Excerpt provided:
[Start of section]

Cricket's headquarters still flourishes but the description is apt for several of the abandoned grounds Chris Arnot visited in researching this handsomely produced and illustrated paean to the past. The Central Ground in Hastings, flanked by elegant Regency houses, now lies under "an identikit example of every bog-standard shopping centre", one of its pavilions replaced by the Cheeky Monkeys Crèche.

The old County Ground in Southampton, home to Hampshire for 115 years, has been tarmacked over to construct an executive housing estate, complete with signs reading: "No Ball Games."

Yet Arnot is no blinkered nostalgic. He acknowledges in some cases, as with Skelmerdale's sale of their old School Lane Ground to developers, change can be for the better, as the club used the money to provide a vastly superior pitch and pavilion. Yet sepia-tinged sadness for the past is the dominant theme.

Here are Prince Ranjitsinhji and WG Grace in 1908 with their invitation teams posing on the steps of the country house, Shillinglee, that Ranji had rented for the summer (he never did pay the landlord, the Earl of Winterton).

Country house cricket has also long gone from south Yorkshire's Wentworth Woodhouse, leaving only pictures of sides grouped in front of its imposing 606ft façade. Arnot is no snob, giving recognition to the works grounds that enlightened employees such as Bass, Imperial Tobacco and Guinness provided for their staff. But the more storied venues somehow seem the greatest loss.

As Thompson might have put it: "Oh my Hastings and my Tonbridge long ago!"

[End of section]

What is required:
Translate into French this sentence from the review of lost cricket grounds: "Country house cricket has also long gone from south Yorkshire's Wentworth Woodhouse, leaving only pictures of sides grouped in front of its imposing 606ft façade." The listing that follows bears no relation to the review of lost cricket grounds.

Collected material:
[Start of section]

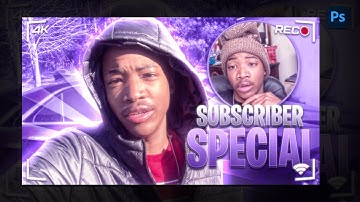 Photoshop Tutorial: How To Make Fire IRL Thumbnails + PSD! Updated In-Depth IRL Thumbnail Tutorial!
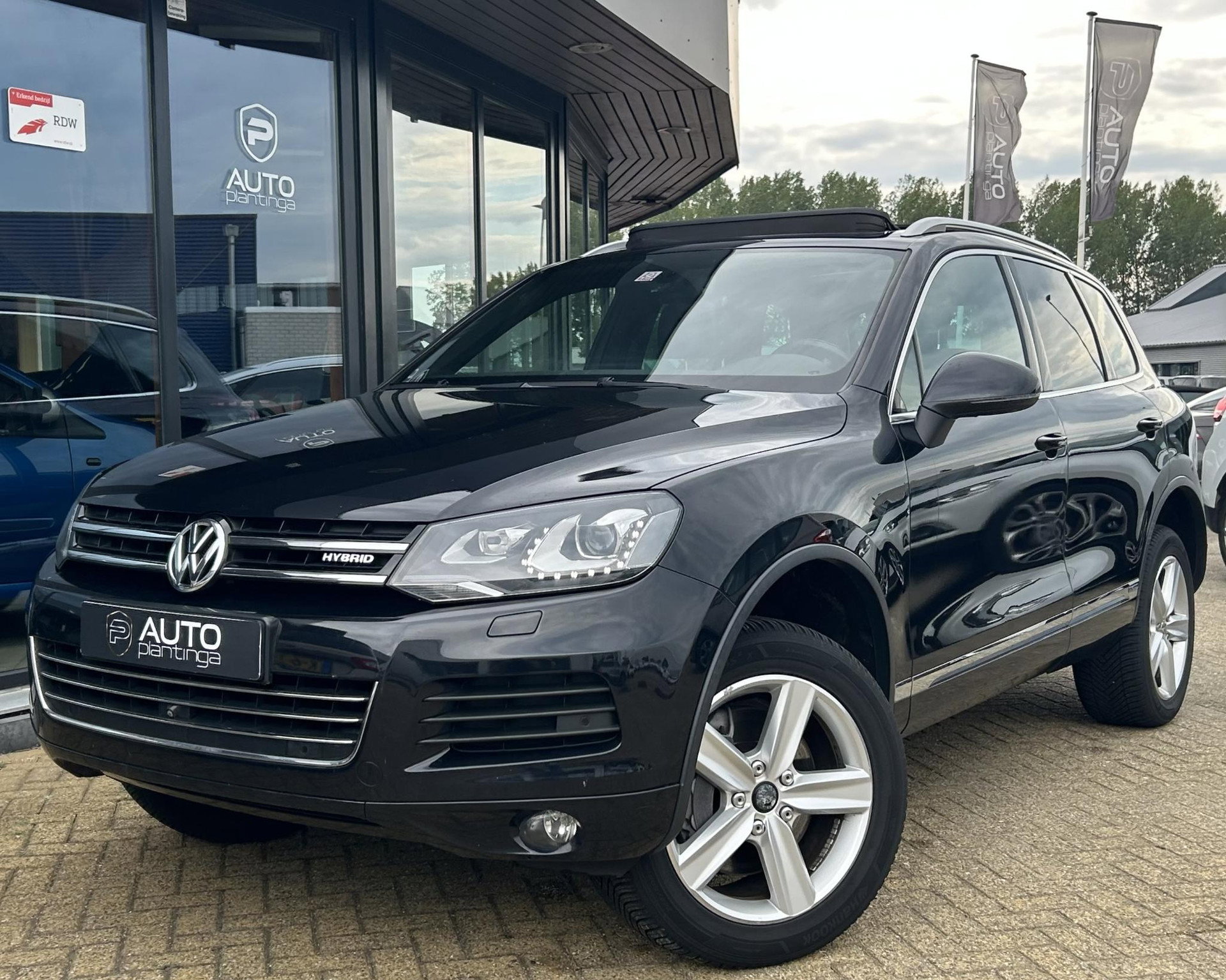 Foto van Volkswagen Touareg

[End of section]

Output for this exercise:
Le cricket de maison de campagne a lui aussi disparu depuis longtemps de Wentworth Woodhouse, dans le sud du Yorkshire, ne laissant que des photos d'équipes regroupées devant son imposante façade de 606 pieds.